Il y a, par exemple, la construction de logements sociaux à la place de l’ancien terrain de camping. C’est une manière intelligente de réutiliser les lieux.
Le centre-ville est aussi très agréable, même si il reste celui d’une petite ville.
Et puis, l’aménagement des espaces permet des promenades sympathiques. J’ai souvent mon petit-fils et je l’emmène à la Roseraie. Je pense que l’argent est bien employé de manière générale. J’aime cette ville où il fait bon vivre. »
Christelle et Emmanuel, Damigny
«Un cadre de vie agréable»
Christelle et Emmanuel, un jeune couple de trentenaires sans enfant, résident à Damigny depuis cinq ans. « Sincèrement, je pense que nos impôts sont bien utilisés », explique le jeune homme. « Dans une commune comme Damigny, nous avons à notre disposition tous les services. C’est vrai, des choses pourraient être améliorées mais la proximité avec la ville d’Alençon est telle que ce n’est pas compliqué pour nous de nous y rendre et de bénéficier des services et des équipements de cette ville », poursuit Emmanuel.
Christelle rejoint les propos de son compagnon mais se montre un peu plus nuancé. Son principal grief concerne la circulation dans le bourg. « Le fait de privilégier le déplacement des piétons est une excellente chose. Néanmoins, il faut se mettre à la place des automobilistes. Ce n’est pas toujours évident de s’y retrouver dans le sens de circulation. Je pense aux gens qui habitent dans la région depuis peu de temps. Ils doivent être déroutés parfois », estime la jeune femme avant d’ajouter qu’hormis cela, « il faut quand même être honnête, les infrastructures de cette commune sont irréprochables. Le cadre de vie, grâce au fleurissement et à l’aménagement des espaces verts, est très agréable ».
Fraidérique, 30 ans
«Des lieux pas assez utilisés»
« Je suis plutôt satisfait de voir que l’argent du contribuable sert la culture. Je pense que la future scène de «La Luciole» va être magnifique. Même si de l’extérieur, je ne trouve pas ça joli. Du moins pour l’instant… Mais je trouve dommage que certains lieux, comme la halle aux Blés, ne soit pas davantage utilisés.

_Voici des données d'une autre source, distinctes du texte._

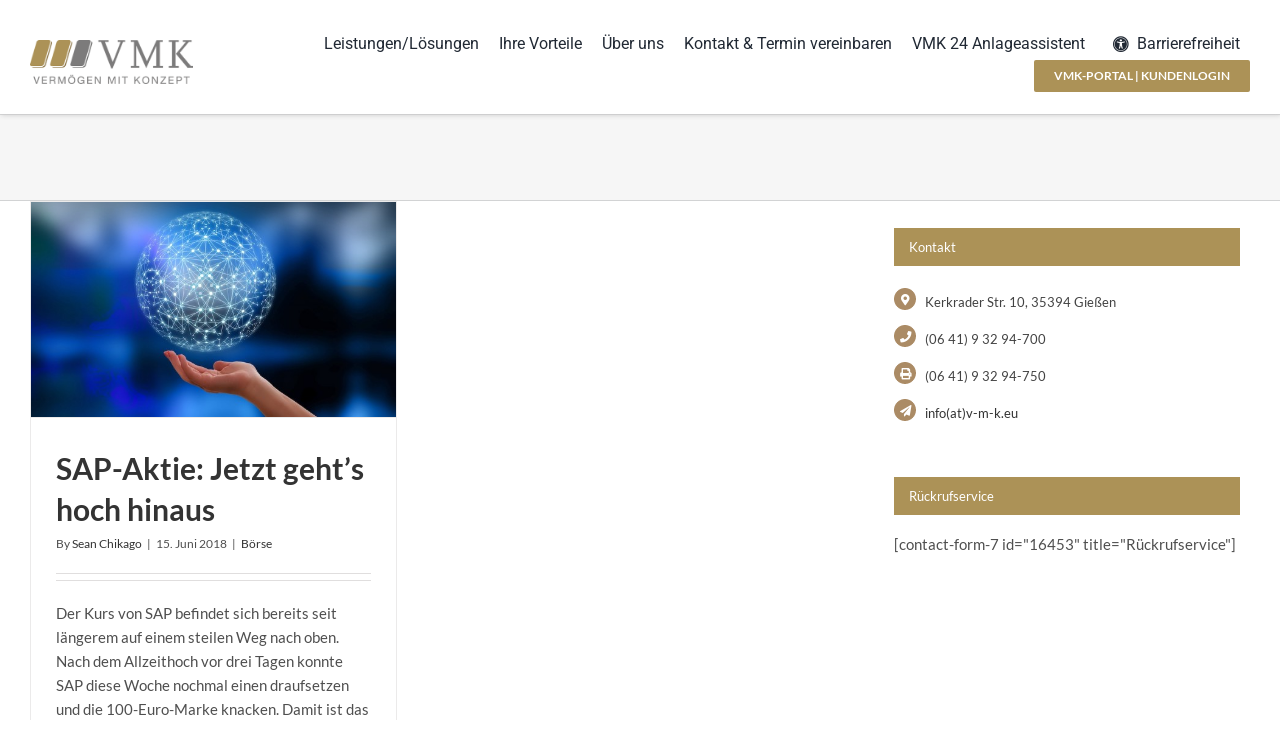

--- FILE ---
content_type: text/css
request_url: https://www.vermoegen-mit-konzept.eu/wp-content/themes/Avada-Child/style.css?ver=ec447878f421c2067892b2836afb9e03
body_size: 461
content:
/*
 Theme Name: Avada Child
 Theme URI: http://theme-fusion.com/avada/
 Description: Avada Child Theme
 Author: Waldemar Schiller
 Author URI: http://www.pm-software.net/
 Template: Avada
 Version: 1.0
 Tags: Avada Child Theme
*/

.submenu-list-row {
  white-space: nowrap;
}
.submenu-items-list-item {
  display: inline-block;
  width: 33%;
  text-align: center;
}
.submenu-items-list-item:nth-of-type(3n+3) {
  text-align: right
}
.submenu-items-list-item:nth-of-type(3n+2) {
  text-align: center
}
.submenu-items-list-item:nth-of-type(3n+1) {
  text-align: left
}
.submenu-items-list-item-container {
  display: inline-block;
  border: 4px solid #dbdbdb;
  box-sizing: border-box;
  width: 90%;
  margin-bottom: 55px;
}
.submenu-item-header {
  width: 100%;
  line-height: 45px;
  font-weight: bold;
  text-align: center;
}
.submenu-item-image {
  width: 100%;
}
.submenu-item-image img {
  width: 100%;
  height: auto;
  -webkit-transition: all 0.4s ease;
  /* Safari and Chrome */
  -moz-transition: all 0.4s ease;
  /* Firefox */
  -o-transition: all 0.4s ease;
  /* IE 9 */
  -ms-transition: all 0.4s ease;
  /* Opera */
  transition: all 0.4s ease;
}
.submenu-item-image img:hover {
  -webkit-transform: scale(1.02);
  /* Safari and Chrome */
  -moz-transform: scale(1.02);
  /* Firefox */
  -ms-transform: scale(1.02);
  /* IE 9 */
  -o-transform: scale(1.02);
  /* Opera */
  transform: scale(1.02);
}
@media screen and (max-width: 850px) {
  .submenu-items-list-item {
    width: 49%;
  }
  .submenu-items-list-item:nth-of-type(2n+1) {
    text-align: left
  }
  .submenu-items-list-item:nth-of-type(2n+2) {
    text-align: right
  }
  .submenu-items-list-item-container {
    width: 95%;
    margin-bottom: 25px;
  }
}
@media screen and (max-width: 700px) {
  .submenu-items-list-item {
    width: 95%;
  }
  .submenu-items-list-item:nth-of-type(1n) {
    text-align: center
  }
  .submenu-items-list-item-container {
    width: 100%;
    margin-bottom: 35px;
  }
}
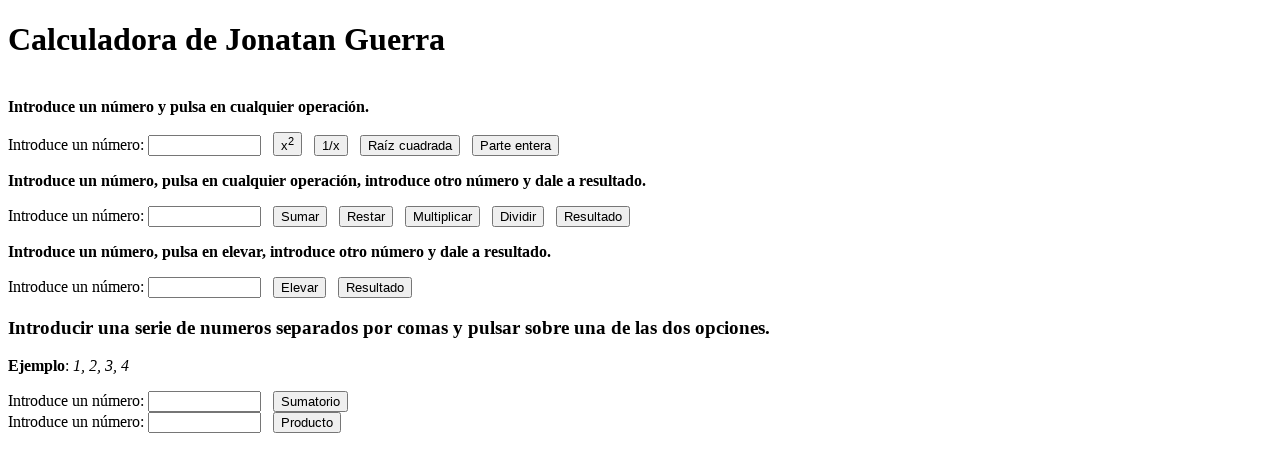

--- FILE ---
content_type: text/html
request_url: https://jonatanguca.neocities.org/calculadora_modulo5
body_size: 1095
content:
<!DOCTYPE HTML>
<html>
<head>
<meta http-equiv="Content-Type" content="text/html; charset=utf-8">
<title>Calculadora de Jonatan Guerra</title>

<script type="text/javascript">

function vaciar () {
	document.getElementById(num1).value = "";
	}
	
function cuadrado () {
	var num1 = document.getElementById("num1");
	num1.value = num1.value * num1.value
	}
	
function inverso () {
	var num1 = document.getElementById("num1");
	num1.value = 1 / num1.value
	}
	
function partentera () {
	var num1 = document.getElementById("num1");
	if (num1.value >= 0) {
			num1.value = Math.floor(num1.value)
		}
    else if(num1.value <= 0) {
	num1.value = Math.ceil(num1.value)
		}
	}

function raiz () {
	var num1 = document.getElementById("num1");
	num1.value = Math.sqrt(num1.value);
	}
	
var num2, guardado = 0, op = "";
 
function sumar()   { 
  guardado = num2.value;  op = "+"; 
  }

function restar() { 
  guardado = num2.value;  op = "-"; 
  }
  
function multiplicar() { 
  guardado = num2.value;  op = "*"; 
  }
  
function dividir() { 
  guardado = num2.value;  op = "/"; 
  }

function resultado() {
    if (op === "+") {
		num2.value = (+guardado + +num2.value)
		}
    if (op === "-") {
		num2.value = (+guardado - +num2.value)
		}
    if (op === "*") {
		num2.value = (+guardado * +num2.value)
		}
    if (op === "/") {
		num2.value = (+guardado / +num2.value)
		}
	  }
  
function xey () {
	var num3 = document.getElementById("num3");
		guardado = num3.value}
function resultado2 () {
	if (xey){
		num3.value = Math.pow(+guardado, +num3.value)
		}
	}
	/* Metiendo así la variable, he logrado que no dé error.*/

function inic ()   {
	  num2 = document.getElementById("num2");
	  }

function sumatorio () {
	var num4 = document.getElementById("num4");
	var lista = num4.value.split(",");
	var n =0, guardado = 0;
	while (n < lista.length ) {
		guardado += (+lista[n]);
		n++;
		}
	num4.value = guardado;
	}
	
function producto() {
      var num5 = document.getElementById("num5");
      var lista = num5.value.split(",");
      for (var n=0, guardado=1; n<lista.length; n++)
        guardado *= (+lista[n]);
        num5.value = guardado;
  }

function vaciar1 () {
	  num1.value = "";
	  }

function vaciar2 () {
	  num2.value = "";
	  }

function vaciar3 () {
	  num3.value = "";
	  }

function vaciar4 () {
	  num4.value = "";
	  }
	  
function vaciar5 () {
	  num5.value = "";
	  }

</script>
</head>

<body onLoad="inic()">
<h1>Calculadora de Jonatan Guerra</h1>
<p><br> <strong>Introduce un número y pulsa en cualquier operación.</strong></p>
Introduce un número:
<input type="text" size="12" id="num1" onClick="vaciar1()"> &nbsp; 
<button onClick="cuadrado()">
x<sup>2</sup>
</button> &nbsp;
<button onClick="inverso()">
1/x
</button> &nbsp;
<button onClick="raiz()">
Raíz cuadrada
</button> &nbsp;
<button onClick="partentera()">
Parte entera
</button>
<p><strong>Introduce un número, pulsa en cualquier operación, introduce otro número y dale a resultado.</strong></p>

Introduce un número: <input type="text" id="num2" size="12" onClick="vaciar2()"> &nbsp;
<button onClick="sumar()">Sumar</button> 
&nbsp;
<button onClick="restar()">Restar</button> 
&nbsp;
<button onClick="multiplicar()">Multiplicar</button> 
&nbsp;
<button onClick="dividir()">Dividir</button> 
&nbsp;
<button onClick="resultado()">Resultado</button>
&nbsp;
<p><strong>Introduce un número, pulsa en elevar, introduce otro número y dale a resultado.</strong></p>
Introduce un número: <input type="text" id="num3" size="12" onClick="vaciar3()"> &nbsp;
<button onClick="xey()">Elevar</button> 
&nbsp;
<button onClick="resultado2()">Resultado</button>
<p></p>
<h3>Introducir una serie de numeros separados por comas y pulsar sobre una de las dos opciones.</h3>
<p><strong>Ejemplo</strong>: <em>1, 2, 3, 4</em></p>
Introduce un número: <input type="text" id="num4" size="12" onClick="vaciar4()"> &nbsp;
<button onClick="sumatorio()">Sumatorio</button> 
&nbsp;
<br>
Introduce un número: 
<input type="text" id="num5" size="12" onClick="vaciar5()"> &nbsp;
<button onClick="producto()">Producto</button> 

</body>
</html>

C’est un endroit très beau et on pourrait en faire un lieu privilégié pour certains événements culturels. Comme par exemple y installer un marché d’art.
Par ailleurs, l’aménagement des espaces verts est une réussite. Le parc des Promenades a été bien restauré et c’est un plaisir de s’y balader. Je remarque aussi que la ville fait des efforts de décoration. Au moment de Noël, c’est toujours très sympathique dans le centre-ville.
Mais il y a une chose que je ne comprends pas, c’est l’argent investit dans les ronds-points. C’est beaucoup trop !».
Christian, Valframbert
«Les finances sont bien gérées»
Christian, un jeune retraité, estime que, « les impôts perçus sur la commune de Valframbert sont bien utilisés ». En tant que membre de l’association sportive de la commune, il tient à rappeler que la mairie, « a toujours soutenu l’association ». La plus grosse charge de dépense concerne la voirie. « Dans le village, il y a beaucoup de voies communales. Il faut donc beaucoup d’argent pour l’entretien et la réfection. C’est fait par tranche et l’équipe municipale a réussi à respecter son engagement : ne pas augmenter les impôts ».
Autre point positif selon lui, « la rénovation du centre-bourg. L’enfouissement des réseaux a été réalisé. Maintenant, je trouve que le village est sympa et que les finances sont bien gérées ». Bien sûr, « des choses supplémentaires pourraient être faites. Mais je pense que nous devons plus attendre de la Communauté urbaine. Cela pourrait, par exemple, passer par la construction d’un gymnase intercommunal à Valframbert ou à Cerisé ».